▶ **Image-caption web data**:
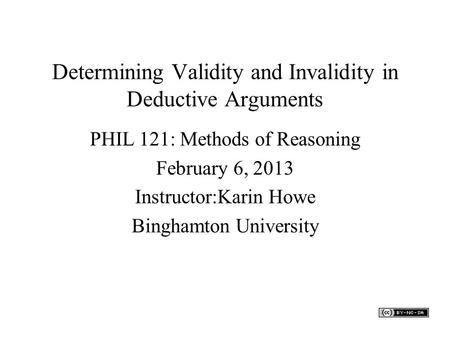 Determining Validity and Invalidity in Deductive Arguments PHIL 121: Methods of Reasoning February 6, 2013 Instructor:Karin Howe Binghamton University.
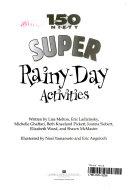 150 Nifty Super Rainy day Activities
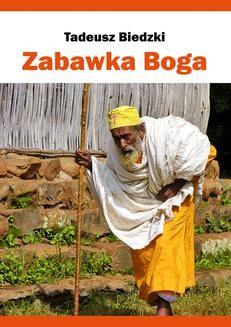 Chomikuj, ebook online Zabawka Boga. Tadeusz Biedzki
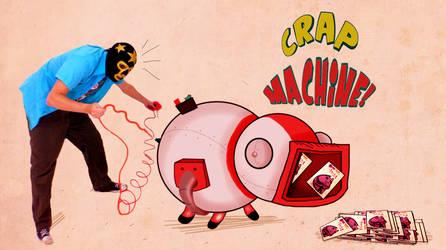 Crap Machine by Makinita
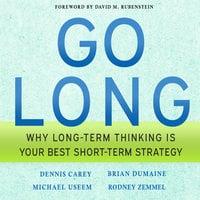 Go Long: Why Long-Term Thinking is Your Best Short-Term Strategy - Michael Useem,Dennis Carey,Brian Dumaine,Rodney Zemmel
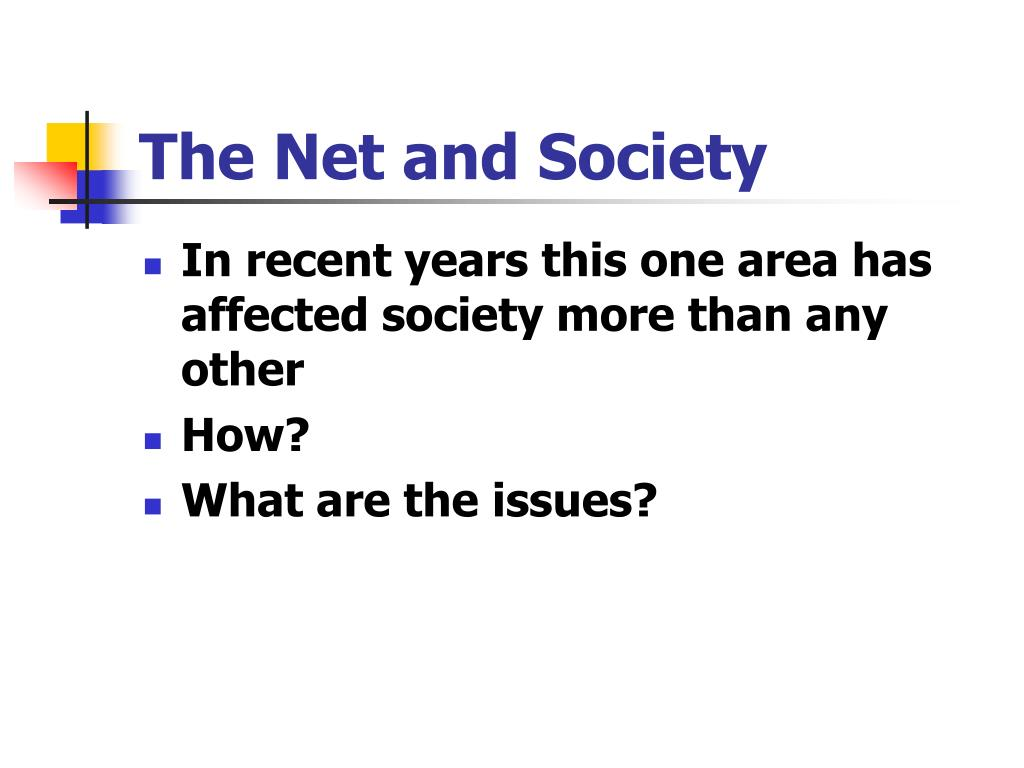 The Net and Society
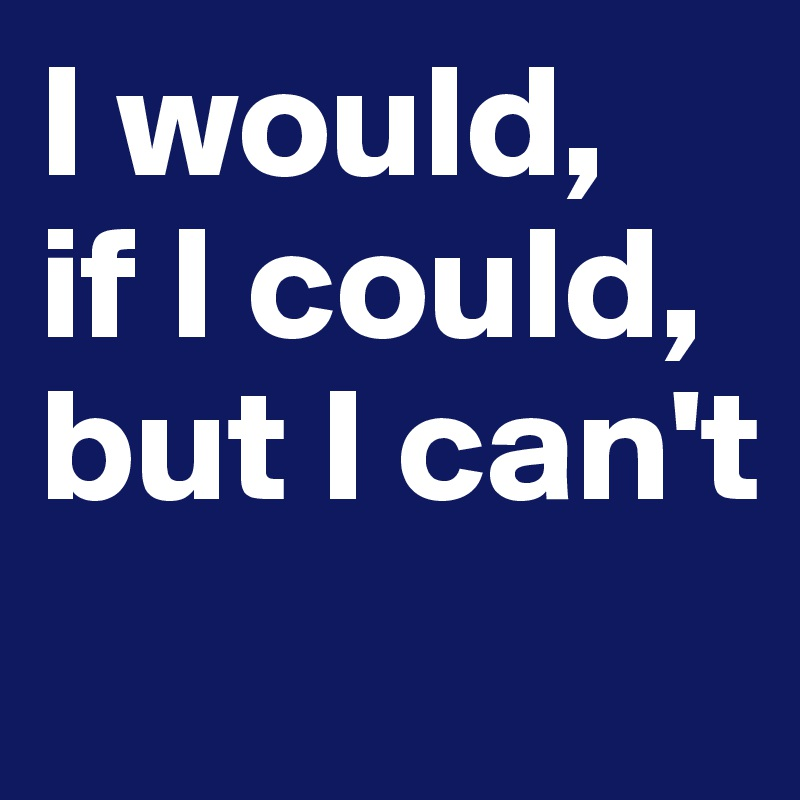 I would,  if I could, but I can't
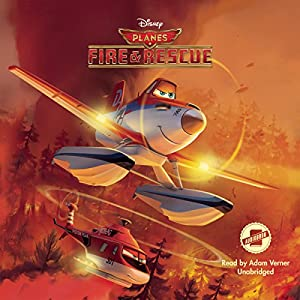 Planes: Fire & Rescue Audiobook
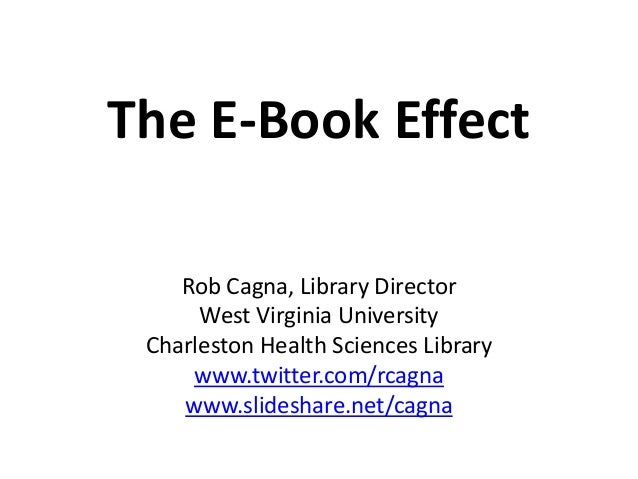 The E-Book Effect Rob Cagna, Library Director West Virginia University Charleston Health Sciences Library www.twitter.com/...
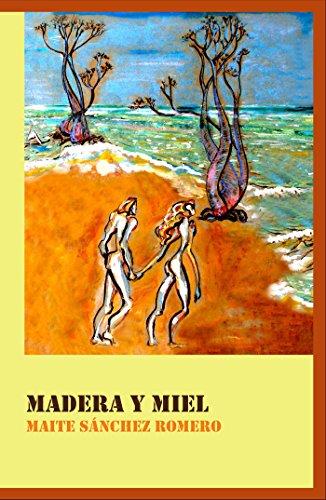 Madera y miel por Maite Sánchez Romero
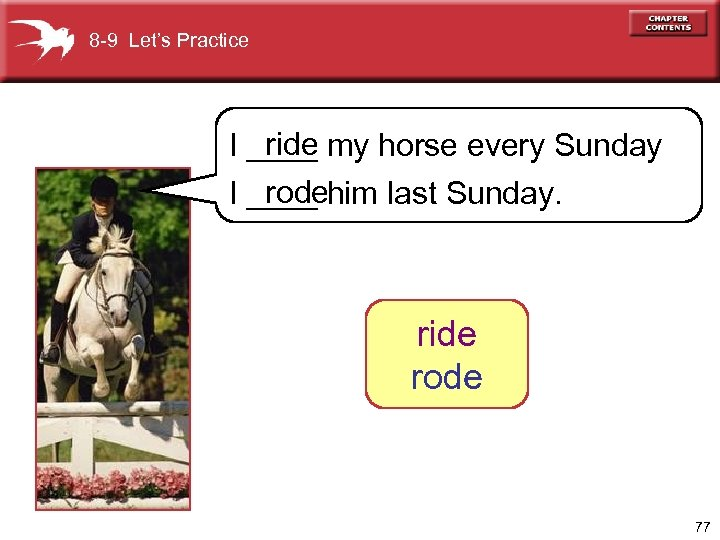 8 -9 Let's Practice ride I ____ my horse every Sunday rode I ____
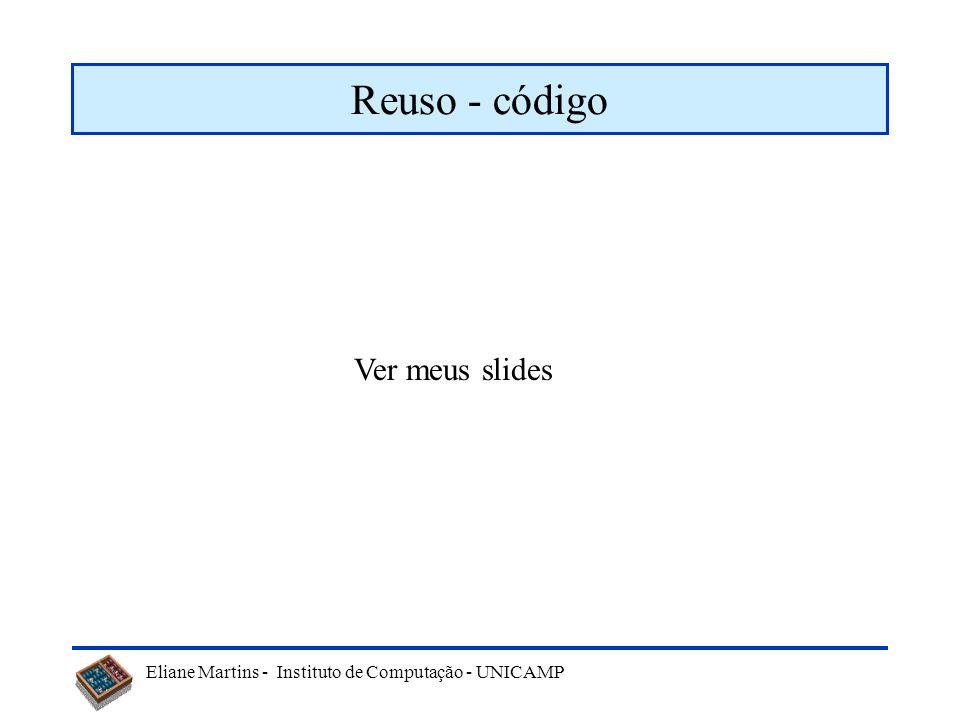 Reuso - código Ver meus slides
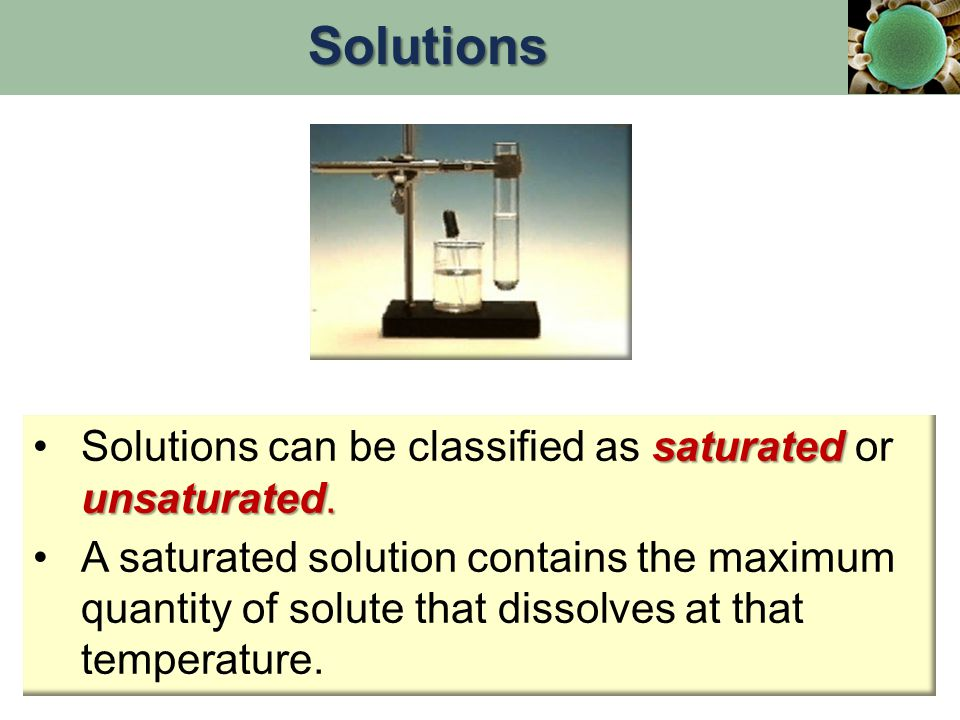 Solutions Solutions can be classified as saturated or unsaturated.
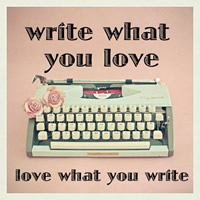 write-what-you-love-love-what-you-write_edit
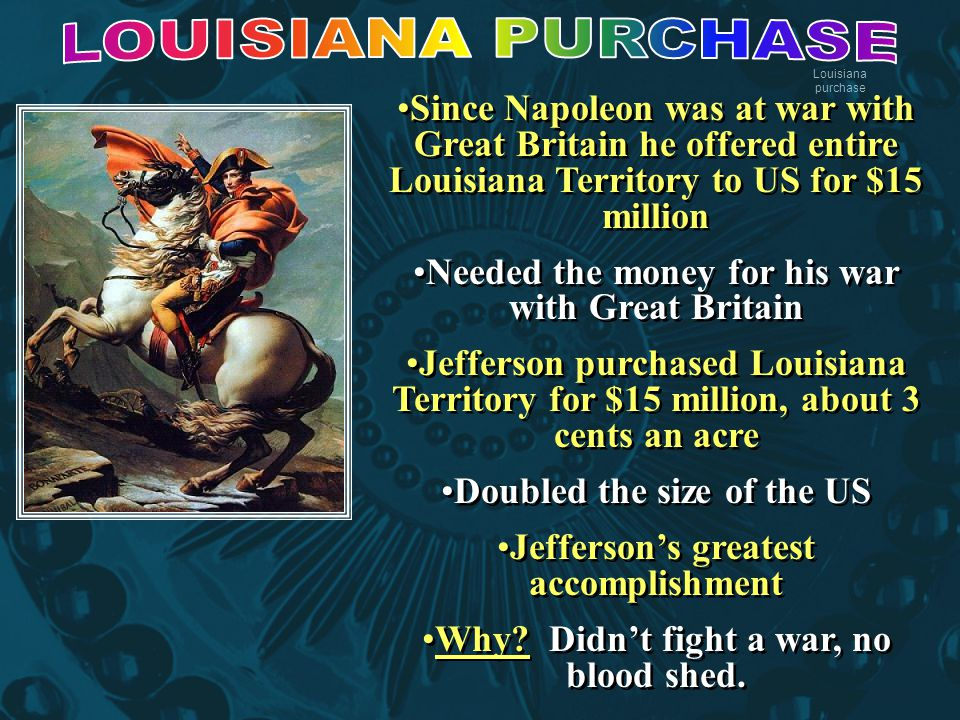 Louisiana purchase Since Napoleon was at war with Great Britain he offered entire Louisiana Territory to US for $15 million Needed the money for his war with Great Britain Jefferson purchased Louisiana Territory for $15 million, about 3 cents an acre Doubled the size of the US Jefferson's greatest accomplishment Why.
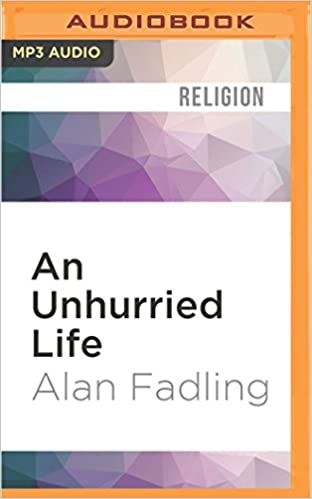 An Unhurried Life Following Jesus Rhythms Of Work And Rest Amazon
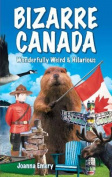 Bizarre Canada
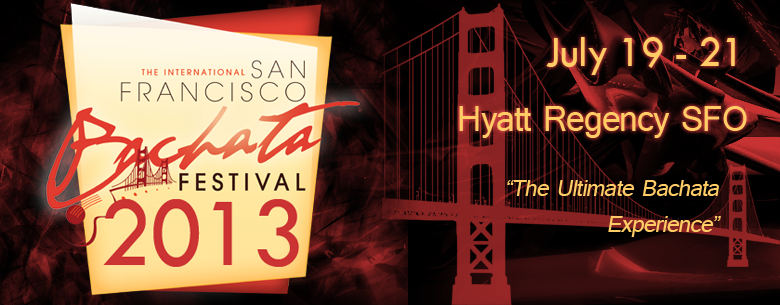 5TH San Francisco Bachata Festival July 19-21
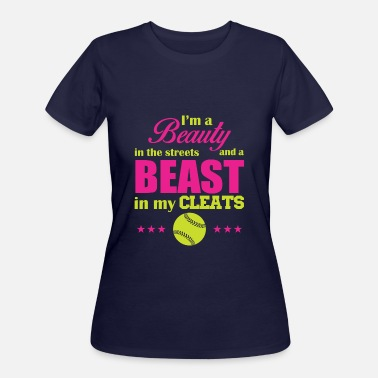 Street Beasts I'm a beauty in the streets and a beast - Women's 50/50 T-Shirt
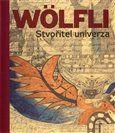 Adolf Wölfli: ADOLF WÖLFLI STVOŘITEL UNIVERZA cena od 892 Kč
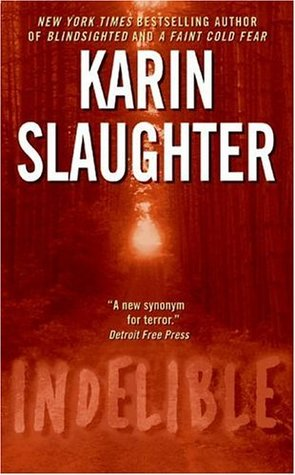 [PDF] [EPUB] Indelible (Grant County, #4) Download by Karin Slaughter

▶ **TASK TO COMPLETE**:
Word for word, repeat the lines above from the one with "Louisiana purchase Since" through the one with "Adolf Wölfli: ADOLF", and nothing beyond them. Omit the pictures.

▶ **ANSWER SPACE**:
 Louisiana purchase Since Napoleon was at war with Great Britain he offered entire Louisiana Territory to US for $15 million Needed the money for his war with Great Britain Jefferson purchased Louisiana Territory for $15 million, about 3 cents an acre Doubled the size of the US Jefferson's greatest accomplishment Why.
 An Unhurried Life Following Jesus Rhythms Of Work And Rest Amazon
 Bizarre Canada
 5TH San Francisco Bachata Festival July 19-21
 Street Beasts I'm a beauty in the streets and a beast - Women's 50/50 T-Shirt
 Adolf Wölfli: ADOLF WÖLFLI STVOŘITEL UNIVERZA cena od 892 Kč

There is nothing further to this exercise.